DOCUMENT PASSAGE:
_ _ _
The giving of awards for art-making is a slippery prospect. Whether it’s Oscars or Pulitzers, a Guggenheim or a Jury Prize, agita abounds—what exactly are we doing here? Ribboning our ecstatic ephemera as if it were a State Fair zucchini? The whole enterprise would be more palatable if it were more ignorable, but these fairy-dusty pronouncements (“this is the best film”, “this poet the most worthy”, etc.) too often carry material consequences. Access to awards is access to access, to resources and the kind of acclaim—or scorn—that opens and closes doors.
Too much hand-wringing need not be spent dissecting the framework for these awards: especially in the case of the Oscars, the anti-artist union-busting at the heart of that ceremony’s founding is well-documented. Louis B. Mayer’s Academy of Motion Picture Arts and Sciences was conceived of as an invite-only union replacement that gave all power to Hollywood’s mogul managerial class. The Oscars themselves would be the means of policing the artist’s agency, with head boss Mayer swearing that if actors and filmmakers were enticed with “cups and awards, they’d kill themselves to produce what I wanted.”
_ _ _
GIVEN EXERCISE A: Echo the records word for word, starting at the line that contains "What distance exists" and ending at the last line of the records. Leave the pictures out.
The essay and the records were taken from unrelated sources.
_ _ _
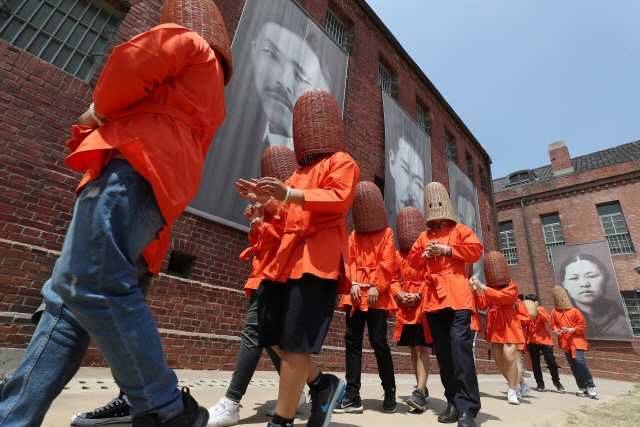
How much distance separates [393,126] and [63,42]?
26.8ft

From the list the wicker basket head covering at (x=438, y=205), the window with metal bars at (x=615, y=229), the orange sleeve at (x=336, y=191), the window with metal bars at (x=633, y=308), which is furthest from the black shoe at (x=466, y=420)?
the window with metal bars at (x=615, y=229)

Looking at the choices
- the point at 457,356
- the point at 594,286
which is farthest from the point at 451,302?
the point at 594,286

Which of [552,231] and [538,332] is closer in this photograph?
[538,332]

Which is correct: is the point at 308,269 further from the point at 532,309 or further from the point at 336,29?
the point at 336,29

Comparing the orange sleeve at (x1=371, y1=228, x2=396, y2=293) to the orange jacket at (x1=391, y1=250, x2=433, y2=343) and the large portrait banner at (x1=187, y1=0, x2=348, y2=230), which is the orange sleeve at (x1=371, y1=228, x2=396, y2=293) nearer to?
the orange jacket at (x1=391, y1=250, x2=433, y2=343)

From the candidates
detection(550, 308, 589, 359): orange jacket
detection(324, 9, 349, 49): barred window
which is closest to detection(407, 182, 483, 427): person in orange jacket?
detection(550, 308, 589, 359): orange jacket

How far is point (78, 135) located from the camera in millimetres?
1395

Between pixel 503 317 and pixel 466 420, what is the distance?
2.95 m

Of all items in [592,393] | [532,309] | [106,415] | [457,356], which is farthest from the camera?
[532,309]

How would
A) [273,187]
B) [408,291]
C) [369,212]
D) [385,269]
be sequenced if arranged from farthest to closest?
[408,291] → [369,212] → [385,269] → [273,187]

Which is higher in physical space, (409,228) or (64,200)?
(409,228)

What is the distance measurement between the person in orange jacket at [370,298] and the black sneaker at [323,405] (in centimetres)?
116

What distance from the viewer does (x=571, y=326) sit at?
25.0 ft

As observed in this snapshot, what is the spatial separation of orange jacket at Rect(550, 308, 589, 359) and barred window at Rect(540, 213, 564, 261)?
14.8m
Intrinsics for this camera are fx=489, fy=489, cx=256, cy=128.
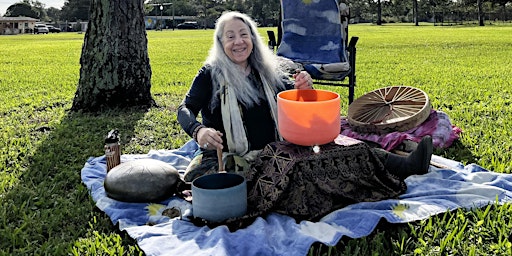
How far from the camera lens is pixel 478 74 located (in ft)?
28.5

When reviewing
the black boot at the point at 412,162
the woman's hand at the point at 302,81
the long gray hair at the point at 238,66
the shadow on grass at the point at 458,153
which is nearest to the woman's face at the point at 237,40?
the long gray hair at the point at 238,66

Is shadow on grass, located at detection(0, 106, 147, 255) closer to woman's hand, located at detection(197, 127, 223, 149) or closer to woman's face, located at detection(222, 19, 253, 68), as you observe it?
woman's hand, located at detection(197, 127, 223, 149)

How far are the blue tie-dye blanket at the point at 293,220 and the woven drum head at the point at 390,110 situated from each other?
2.93 ft

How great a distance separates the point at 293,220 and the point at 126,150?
7.67 ft

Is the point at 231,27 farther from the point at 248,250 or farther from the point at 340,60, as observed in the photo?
the point at 340,60

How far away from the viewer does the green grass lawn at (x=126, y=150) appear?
2.52m

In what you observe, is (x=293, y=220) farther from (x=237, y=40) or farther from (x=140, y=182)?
(x=237, y=40)

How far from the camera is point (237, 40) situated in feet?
10.1

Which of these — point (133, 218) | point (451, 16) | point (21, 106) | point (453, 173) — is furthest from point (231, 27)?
point (451, 16)

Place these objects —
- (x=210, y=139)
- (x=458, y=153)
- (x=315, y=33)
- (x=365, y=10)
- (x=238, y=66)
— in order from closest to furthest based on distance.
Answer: (x=210, y=139), (x=238, y=66), (x=458, y=153), (x=315, y=33), (x=365, y=10)

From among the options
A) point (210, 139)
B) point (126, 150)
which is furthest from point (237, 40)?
point (126, 150)

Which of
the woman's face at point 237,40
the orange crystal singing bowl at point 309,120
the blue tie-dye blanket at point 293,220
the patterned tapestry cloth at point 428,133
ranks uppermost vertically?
the woman's face at point 237,40

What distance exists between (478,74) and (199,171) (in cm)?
704

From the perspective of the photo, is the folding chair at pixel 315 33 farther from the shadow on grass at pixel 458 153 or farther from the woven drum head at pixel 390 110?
the shadow on grass at pixel 458 153
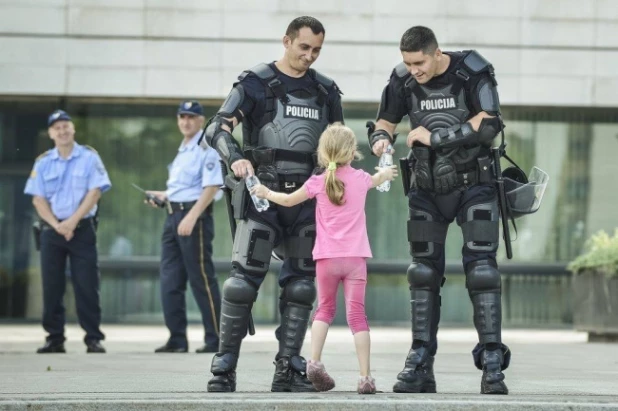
_ _ _
GIVEN EXERCISE B: Pick up the essay on art awards and the Oscars right after its last sentence and keep writing it.

EXERCISE RESPONSE A:
What distance exists between (478,74) and (199,171) (in cm)?
704

From the perspective of the photo, is the folding chair at pixel 315 33 farther from the shadow on grass at pixel 458 153 or farther from the woven drum head at pixel 390 110?
the shadow on grass at pixel 458 153

EXERCISE RESPONSE B:
It should be no surprise then—if a minor comfort—that recent on-screen portrayals of Mayer have skewed towards the skewering. In Mank (2020), Arliss Howard treats him like a soft shoe gangster who imposes his labor extracting via dream fog and isn’t attendant on but completely subservient to the imperial William Randolph Hearst. Barton Fink (1991) translates Mayer into the composite ‘Jack Lipnick’, a Tex Avery steamroller who ends the film dressed in the literal garb of fascist dictator, braying that his writers are merely write-offs and earning actor Michael Lerner—what else?—a nomination for Best Supporting Actor. And in The Aviator (2004), character actor Stanley DeSantis plays Mayer the same way he played a studio stooge in Ed Wood (1994): arch and altogether un-interested in artistic risks, let alone art itself.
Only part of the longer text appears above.